Zij krijgt nr. 4 (24470).

De heer Marijnissen (SP):

Mijnheer de voorzitter! Ik heb niet voor niks de minister op het eind van haar beantwoording de vraag gesteld hoe zij haar eigen positie beoordeelt. De SP-fractie is van mening, dat de positie van de minister zeer onder druk is komen te staan, sterker nog, dat haar politieke geloofwaardigheid is aangetast.

De Kamer,

gehoord de beraadslaging,

overwegende, dat de regeling die de minister van Justitie heeft getroffen met procureur-generaal Van Randwijck gezien het gebleken disfunctioneren en de hoogte van de toegekende vergoeding onaanvaardbaar is;

spreekt uit dat de minister van Justitie hiermee haar politieke geloofwaardigheid heeft verloren,

en gaat over tot de orde van de dag.

De voorzitter:

Deze motie is voorgesteld door het lid Marijnissen. Naar mij blijkt, wordt zij voldoende ondersteund.

Zij krijgt nr. 5 (24470).

De heer Van Wingerden (AOV):

Voorzitter! Dank aan de minister voor het beantwoorden van de vragen.

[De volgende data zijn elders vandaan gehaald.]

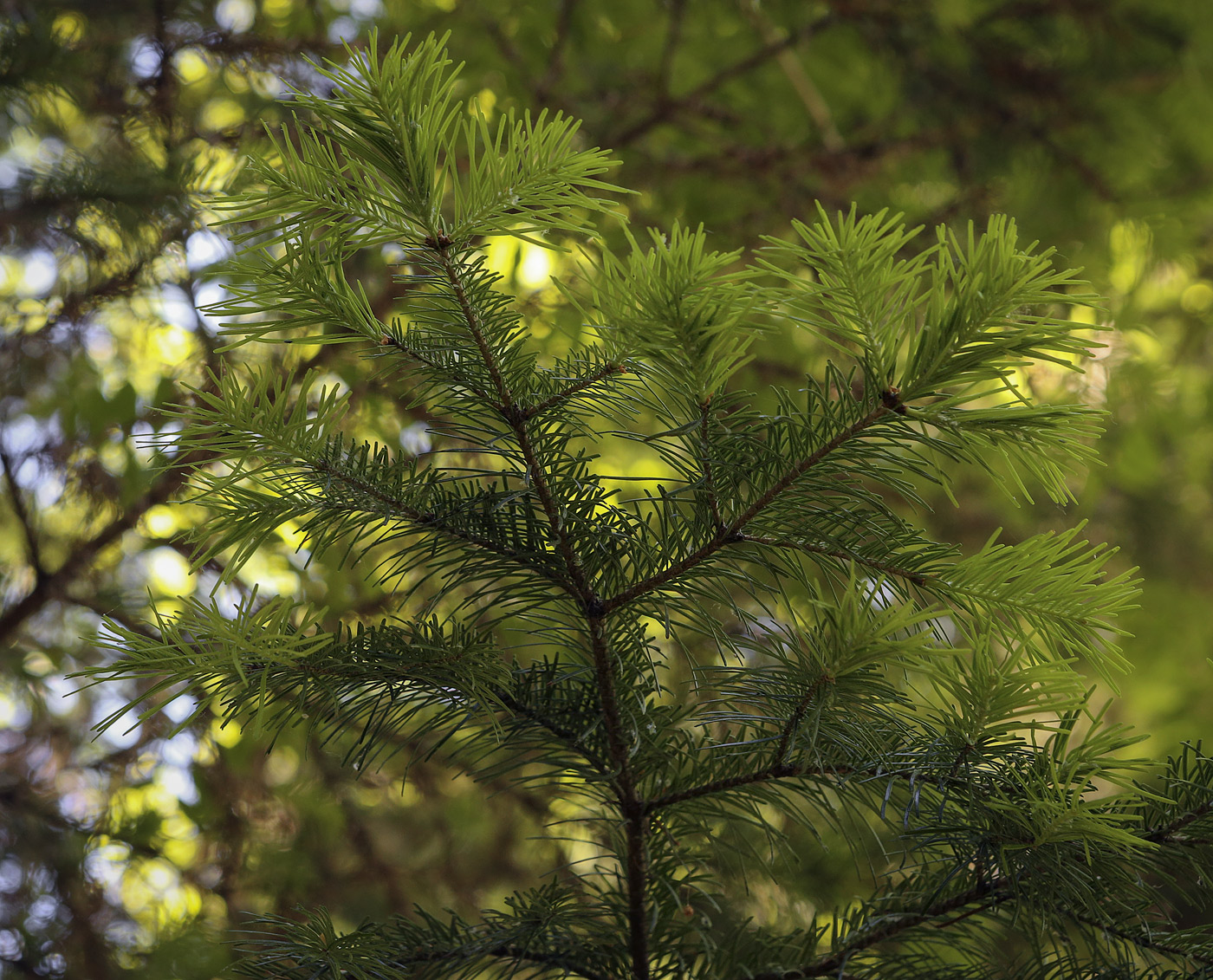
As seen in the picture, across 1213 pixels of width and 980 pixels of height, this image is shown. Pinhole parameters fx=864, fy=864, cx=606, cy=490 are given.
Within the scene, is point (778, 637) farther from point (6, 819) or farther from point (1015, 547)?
point (6, 819)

De minister zegt wel dat zij begrip heeft voor het feit dat vrijwel iedereen in Nederland en in deze Kamer deze regeling waarover wij vandaag spreken een onvoorstelbare zaak vindt, maar een spoortje van spijt tegenover de Nederlandse burgers en deze Kamer heb ik niet beluisterd. Wel heb ik ruim begrip bij haar beluisterd voor de positie van Van Randwijck, die nu geen nieuwe carrière meer kan opbouwen door de negatieve publiciteit. Maar hij heeft toch geen nieuwe carrière meer nodig? De minister heeft gemaakt dat hij de rest van zijn leven onbekommerd op de Bahama's kan slijten. Duizenden ontslagen medewerkers, dikwijls ontslagen door disfunctioneren van de leiding van hun bedrijven, zitten hier tandenknarsend naar te kijken.

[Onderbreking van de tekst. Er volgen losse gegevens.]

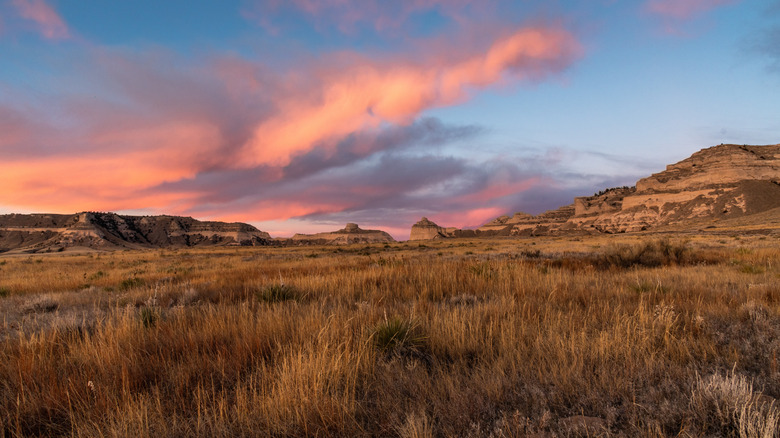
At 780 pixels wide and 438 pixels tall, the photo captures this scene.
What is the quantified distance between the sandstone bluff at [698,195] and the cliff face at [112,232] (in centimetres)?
16024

Er resteren voor mij nog twee vragen aan de minister. Mijn eerste vraag is: wat heeft zij hiervan geleerd buiten de twee hier door haarzelf genoemde zaken, het inschakelen van de landsadvocaat en het politieke overleg? En de tweede vraag is: welke consequenties trekt zij uit de negatieve commentaren en publiciteit zowel buiten als binnen deze Kamer jegens haarzelf?

De heer Korthals (VVD):

Voorzitter! Dank aan de minister voor de gegeven antwoorden. Daarbij heeft de minister er blijk van gegeven best moeite te hebben met de regeling, al probeert zij die nog hartstochtelijk te verdedigen. Het blijft voor de VVD niet uit te leggen dat iemand waarvan je zegt dat hij niet functioneert, uiteindelijk een betere regeling heeft dan hij zou hebben als hij gewoon in dienst zou zijn gebleven.

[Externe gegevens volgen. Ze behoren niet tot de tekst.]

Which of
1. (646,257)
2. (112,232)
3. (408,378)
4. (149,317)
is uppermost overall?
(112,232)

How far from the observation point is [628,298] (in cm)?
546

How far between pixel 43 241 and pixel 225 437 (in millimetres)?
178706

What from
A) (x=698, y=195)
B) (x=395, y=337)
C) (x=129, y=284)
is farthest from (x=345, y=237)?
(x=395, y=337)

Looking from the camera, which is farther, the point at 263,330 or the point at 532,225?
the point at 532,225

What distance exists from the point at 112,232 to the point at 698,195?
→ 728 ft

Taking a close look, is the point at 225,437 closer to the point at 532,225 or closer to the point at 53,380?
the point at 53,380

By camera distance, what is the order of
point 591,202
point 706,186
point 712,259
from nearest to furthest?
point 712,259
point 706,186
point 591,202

Wij hebben naar voren gebracht dat je er in dit soort zaken natuurlijk altijd voor moet zorgen dat je niet advocaat in eigen zaak bent. De minister heeft dat ook toegegeven. Waarschijnlijk was toch een andere advocaat wel tot de conclusie gekomen dat het best de moeite waard geweest zou zijn om de zaak aan de ambtenarenrechter voor te leggen en was in ieder geval deze regeling niet getroffen. Hoe komt dat, naar het oordeel van mijn fractie? Dat komt doordat de opzet in de benadering volgens mij hinkte op twee gedachten, namelijk enerzijds het disfunctioneren van de procureur-generaal en anderzijds het toch al ver zijn met de reorganisatie. Daardoor is geen consequente lijn getrokken.

De timing, waarover ik in een eerder stadium al heb gesproken, is uiteraard uiterst ongelukkig geweest. Ik vraag mij nog steeds af waarom, nu het zo ver gekomen is, niet de uitslag van het onderzoek van de parlementaire enquête is afgewacht. Op mijn vragen daarover heb ik nog geen antwoord gekregen. Ik heb begrepen dat de uiteindelijke overeenkomst toch pas begin oktober is gesloten.

De fractie van de VVD is blij met de toezegging van de minister om een studie naar knelpunten bij de rechtspositieregeling voor ambtenaren te laten verrichten, zodat er in de toekomst toch gemakkelijker gerouleerd zal kunnen worden.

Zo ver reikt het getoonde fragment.